Empirical evaluation covers three benchmark scenarios: (i) Freebase ↔ YAGO, (ii) DBpedia ↔ Wikidata, and (iii) a domain‑specific medical KB pair. Metrics include precision, recall, F1‑score, runtime, and memory footprint. SiGMa consistently achieves precision above 0.95 and F1 scores around 0.93, outperforming state‑of‑the‑art systems such as PARIS, MTransE, and GMap by 3–5 % in accuracy while being 2–4× faster. In the largest experiment (≈10 M entities), SiGMa converges in under 4 hours, using less than 20 GB of RAM, whereas competing methods either run out of memory or require days of computation.

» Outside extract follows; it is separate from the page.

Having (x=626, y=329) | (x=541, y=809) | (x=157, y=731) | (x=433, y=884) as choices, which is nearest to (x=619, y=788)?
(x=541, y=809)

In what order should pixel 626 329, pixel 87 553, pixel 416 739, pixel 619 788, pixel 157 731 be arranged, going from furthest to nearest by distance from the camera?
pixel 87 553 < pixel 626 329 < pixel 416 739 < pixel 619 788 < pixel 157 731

The authors also discuss limitations. The algorithm’s reliance on an initial similarity seed means that extremely sparse or noisy attribute data can lead to weak propagation and lower recall. Moreover, KBs with very few relational edges (e.g., purely taxonomic lists) provide limited structural cues, reducing the benefit of the propagation step. To address these issues, the paper proposes future extensions: (a) incorporating learned embeddings (TransE, RotatE) into the initial scoring, (b) fusing multimodal signals such as images or external textual corpora, and (c) applying Bayesian priors to guide matching for sparsely connected entities.

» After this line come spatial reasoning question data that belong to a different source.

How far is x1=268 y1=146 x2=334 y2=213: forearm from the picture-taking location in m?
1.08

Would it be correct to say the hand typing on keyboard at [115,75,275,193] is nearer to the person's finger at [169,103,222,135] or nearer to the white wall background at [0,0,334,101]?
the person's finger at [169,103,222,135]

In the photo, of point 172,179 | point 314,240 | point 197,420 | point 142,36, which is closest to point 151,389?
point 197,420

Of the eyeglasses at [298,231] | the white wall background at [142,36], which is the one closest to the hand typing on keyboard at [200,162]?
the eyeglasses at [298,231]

In conclusion, SiGMa demonstrates that a simple greedy strategy, when augmented with intelligent graph‑based propagation and a rich similarity model, can scale to web‑size knowledge bases without sacrificing alignment quality. This work paves the way for more practical, large‑scale KB integration pipelines, enabling richer cross‑source reasoning and more powerful question‑answering systems built on unified knowledge graphs.